Analyse prédictive (horizon 2030–2040)

Sous réserve de stabilité des politiques actuelles et des financements, on peut formuler les hypothèses suivantes :

  1. Électricité : vers 95–100 % ENR en régime normal, mais autonomie “réelle” repoussée.

    • La loi LTECV et les textes d’orientation visent toujours une autonomie énergétique des DROM en 2030.
    • Le CESE et d’autres instances estiment déjà que cet objectif sera très difficile à atteindre à l’échéance prévue.
    • L’ADEME a montré qu’il faudrait, par exemple, déployer environ 1 000 MW de photovoltaïque pour rendre crédible une autonomie complète, contre des objectifs bien plus modestes dans la PPE.

    Projection : il est probable qu’en 2030 La Réunion dispose d’un mix électrique quasi intégralement renouvelable en année moyenne, mais avec un socle important de bioénergies importées et de moyens thermiques de secours. Une autonomie fondée majoritairement sur des ressources locales semble plutôt se situer au-delà de 2035–2040, sauf rupture technologique ou révision très ambitieuse de la PPE (analyse).

  2. Réseau & aléas climatiques : risque d’incidents récurrents sans accélération des investissements.

    • EDF anticipe d’importants besoins en puissance pilotable, stockage et réserves primaire/secondaire (jusqu’à 200 MW de réserve secondaire en 2033 dans un scénario), pour compenser la montée des ENR non synchrones.
    • Le programme de reconstruction post-Garance prévoit deux ans de travaux pour relever et enterrer une partie des lignes les plus exposées.

    Projection : si ces investissements sont réalisés au niveau annoncé et complétés par des stockages centralisés et un pilotage fin de la demande, la fréquence des délestages devrait rester maîtrisée. À l’inverse, en cas de sous-investissement, le système risque d’être régulièrement en tension lors des pointes du soir et des épisodes climatiques extrêmes.

  3. Transports & mobilité : potentiel de bascule, mais fortement dépendant du calendrier des projets.

    • La feuille de route des mobilités et le projet Réunion Express constituent une inflexion majeure, avec un investissement estimé à plusieurs milliards d’euros et une mise en service progressive autour de 2035.
    • Le Bilan prévisionnel mise sur un développement rapide du véhicule électrique, à condition d’un pilotage strict de la recharge pour éviter une aggravation de la pointe électrique.

    Projection : si le calendrier ferroviaire est tenu et si le couplage train + véhicules électriques + recharge pilotée est effectif, la consommation de carburants fossiles dans les transports pourrait se stabiliser puis décroître à partir des années 2030. En cas de retard des grands projets ou d’insuffisance des offres alternatives au tout-voiture, le transport restera le principal point noir carbone de la trajectoire réunionnaise.

Manques d’information pour affiner le diagnostic
  1. Bilan climatique complet de la biomasse importée.

    • Les sources consultées décrivent les flux de pellets et de biocarburants, mais ne fournissent pas de bilan carbone “cycle de vie” public, consolidé et récent pour ces filières dans le cas spécifique de La Réunion.

    Limite : difficile, en l’état, de quantifier précisément le gain climatique net de la substitution charbon/fioul → biomasse importée.

  2. Articulation énergie–foncier–autonomie alimentaire.

    • Des travaux de prospective (par ex. sur l’autonomie énergétique et alimentaire de La Réunion) soulignent les conflits d’usage du sol entre ENR, agriculture et urbanisation.

    Limite : il n’existe pas, dans les documents facilement accessibles, de scénario intégré et actualisé croisant énergie, climat, foncier et systèmes alimentaires à horizon 2030–2050. Une telle modélisation serait nécessaire pour un diagnostic stratégique complet.

LIGNES FOURNIES –
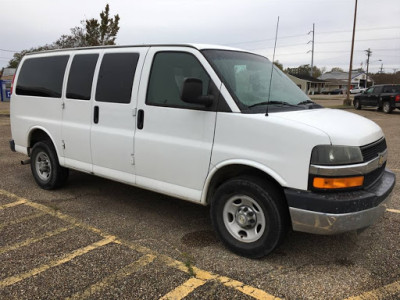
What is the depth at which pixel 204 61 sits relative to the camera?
12.3 ft

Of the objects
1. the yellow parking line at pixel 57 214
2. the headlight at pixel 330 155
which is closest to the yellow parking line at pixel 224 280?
the yellow parking line at pixel 57 214

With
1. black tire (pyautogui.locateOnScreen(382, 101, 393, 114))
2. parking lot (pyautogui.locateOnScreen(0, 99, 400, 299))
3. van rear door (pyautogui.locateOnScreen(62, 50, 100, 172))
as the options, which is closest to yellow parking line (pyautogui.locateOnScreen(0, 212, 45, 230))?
parking lot (pyautogui.locateOnScreen(0, 99, 400, 299))

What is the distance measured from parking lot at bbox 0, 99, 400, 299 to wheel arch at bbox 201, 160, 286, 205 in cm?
60

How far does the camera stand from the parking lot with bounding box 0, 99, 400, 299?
9.96 ft

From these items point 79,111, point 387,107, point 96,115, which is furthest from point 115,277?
point 387,107

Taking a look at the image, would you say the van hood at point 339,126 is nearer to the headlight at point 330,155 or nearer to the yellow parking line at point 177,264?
the headlight at point 330,155

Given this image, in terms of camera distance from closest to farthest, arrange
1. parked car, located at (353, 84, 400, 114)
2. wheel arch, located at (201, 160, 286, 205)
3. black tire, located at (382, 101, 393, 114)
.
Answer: wheel arch, located at (201, 160, 286, 205), parked car, located at (353, 84, 400, 114), black tire, located at (382, 101, 393, 114)

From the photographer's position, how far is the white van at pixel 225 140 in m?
3.12

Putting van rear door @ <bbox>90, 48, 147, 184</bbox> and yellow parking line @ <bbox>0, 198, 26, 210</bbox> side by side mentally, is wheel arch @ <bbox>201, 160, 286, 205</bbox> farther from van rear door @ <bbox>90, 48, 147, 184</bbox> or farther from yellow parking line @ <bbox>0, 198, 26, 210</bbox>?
yellow parking line @ <bbox>0, 198, 26, 210</bbox>

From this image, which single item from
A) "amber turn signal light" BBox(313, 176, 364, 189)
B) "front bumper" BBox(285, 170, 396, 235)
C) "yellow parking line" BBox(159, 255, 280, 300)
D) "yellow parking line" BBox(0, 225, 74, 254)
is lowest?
"yellow parking line" BBox(0, 225, 74, 254)

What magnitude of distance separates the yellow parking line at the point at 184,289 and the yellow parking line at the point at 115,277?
19.4 inches

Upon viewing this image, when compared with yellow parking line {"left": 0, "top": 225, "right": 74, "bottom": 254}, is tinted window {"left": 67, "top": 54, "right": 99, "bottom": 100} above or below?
above

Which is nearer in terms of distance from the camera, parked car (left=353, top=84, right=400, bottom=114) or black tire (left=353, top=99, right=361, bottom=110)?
parked car (left=353, top=84, right=400, bottom=114)

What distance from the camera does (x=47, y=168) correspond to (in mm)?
5785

PROBLÈME À RÉSOUDRE – Selon le texte d'étude, pourquoi est-il difficile de quantifier précisément le gain climatique net de la substitution charbon/fioul → biomasse importée ? Répondez en une à trois phrases.

RÉSULTAT DE L'EXERCICE – Les sources consultées décrivent les flux de pellets et de biocarburants. Elles ne fournissent cependant pas de bilan carbone « cycle de vie » public, consolidé et récent pour ces filières dans le cas spécifique de La Réunion.